Exercise instructions
Your task is to return the span of lines beginning at the one with "What distance from" and ending at the last line of the data, exactly as it stands.

---- Data supplied

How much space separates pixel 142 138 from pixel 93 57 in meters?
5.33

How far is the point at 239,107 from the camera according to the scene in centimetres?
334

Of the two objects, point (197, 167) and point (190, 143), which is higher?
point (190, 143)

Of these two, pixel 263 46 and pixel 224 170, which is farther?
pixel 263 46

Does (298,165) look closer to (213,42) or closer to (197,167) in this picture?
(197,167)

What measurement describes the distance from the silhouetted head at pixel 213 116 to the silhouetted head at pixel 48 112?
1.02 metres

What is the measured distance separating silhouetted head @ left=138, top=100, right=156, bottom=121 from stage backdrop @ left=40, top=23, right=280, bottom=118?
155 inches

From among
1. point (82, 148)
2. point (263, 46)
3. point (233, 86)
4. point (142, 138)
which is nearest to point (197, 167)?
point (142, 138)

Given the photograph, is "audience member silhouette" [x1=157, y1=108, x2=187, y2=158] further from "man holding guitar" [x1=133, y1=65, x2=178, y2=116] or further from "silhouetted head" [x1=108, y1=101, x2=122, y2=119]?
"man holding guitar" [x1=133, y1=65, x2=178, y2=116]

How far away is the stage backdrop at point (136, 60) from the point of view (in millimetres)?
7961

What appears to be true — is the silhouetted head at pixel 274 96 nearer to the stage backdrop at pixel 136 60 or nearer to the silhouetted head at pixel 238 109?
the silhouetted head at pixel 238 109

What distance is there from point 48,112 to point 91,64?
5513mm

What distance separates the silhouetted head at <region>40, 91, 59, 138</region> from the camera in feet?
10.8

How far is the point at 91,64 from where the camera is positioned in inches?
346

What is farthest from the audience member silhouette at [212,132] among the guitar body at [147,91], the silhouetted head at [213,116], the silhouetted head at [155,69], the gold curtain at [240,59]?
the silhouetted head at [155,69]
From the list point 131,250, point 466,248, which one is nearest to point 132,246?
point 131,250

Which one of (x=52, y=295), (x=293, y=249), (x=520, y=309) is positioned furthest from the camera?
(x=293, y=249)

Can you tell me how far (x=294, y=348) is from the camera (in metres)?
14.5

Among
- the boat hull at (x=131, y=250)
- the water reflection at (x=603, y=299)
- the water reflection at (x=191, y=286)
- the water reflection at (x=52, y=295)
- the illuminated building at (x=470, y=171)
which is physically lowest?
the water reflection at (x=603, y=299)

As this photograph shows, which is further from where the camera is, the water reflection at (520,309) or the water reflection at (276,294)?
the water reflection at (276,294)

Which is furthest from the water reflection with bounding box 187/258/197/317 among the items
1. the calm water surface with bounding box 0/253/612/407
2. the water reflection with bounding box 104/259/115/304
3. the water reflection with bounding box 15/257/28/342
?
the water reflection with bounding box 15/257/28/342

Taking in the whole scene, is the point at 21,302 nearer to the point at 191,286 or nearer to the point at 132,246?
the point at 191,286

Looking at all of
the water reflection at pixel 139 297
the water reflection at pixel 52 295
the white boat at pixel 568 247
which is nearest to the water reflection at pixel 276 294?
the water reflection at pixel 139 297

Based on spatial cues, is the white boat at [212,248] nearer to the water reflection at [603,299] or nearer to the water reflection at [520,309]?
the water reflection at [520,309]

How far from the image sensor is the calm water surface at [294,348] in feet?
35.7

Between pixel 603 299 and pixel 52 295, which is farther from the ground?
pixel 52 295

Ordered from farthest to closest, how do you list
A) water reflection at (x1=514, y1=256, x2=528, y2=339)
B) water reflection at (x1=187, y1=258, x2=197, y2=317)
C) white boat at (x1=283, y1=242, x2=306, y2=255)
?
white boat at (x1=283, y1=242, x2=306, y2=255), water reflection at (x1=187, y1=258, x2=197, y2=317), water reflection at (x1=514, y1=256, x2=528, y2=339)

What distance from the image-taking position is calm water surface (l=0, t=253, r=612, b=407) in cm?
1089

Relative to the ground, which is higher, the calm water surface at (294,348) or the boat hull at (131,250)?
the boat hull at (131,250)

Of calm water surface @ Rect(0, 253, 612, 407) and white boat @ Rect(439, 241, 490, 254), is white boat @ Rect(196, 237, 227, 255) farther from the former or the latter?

--------

Solution
What distance from the image-taking position is calm water surface (l=0, t=253, r=612, b=407) in cm?
1089

Relative to the ground, which is higher, the calm water surface at (294,348) or the boat hull at (131,250)?
the boat hull at (131,250)

Of calm water surface @ Rect(0, 253, 612, 407) and white boat @ Rect(439, 241, 490, 254), is white boat @ Rect(196, 237, 227, 255) farther from the former or the latter?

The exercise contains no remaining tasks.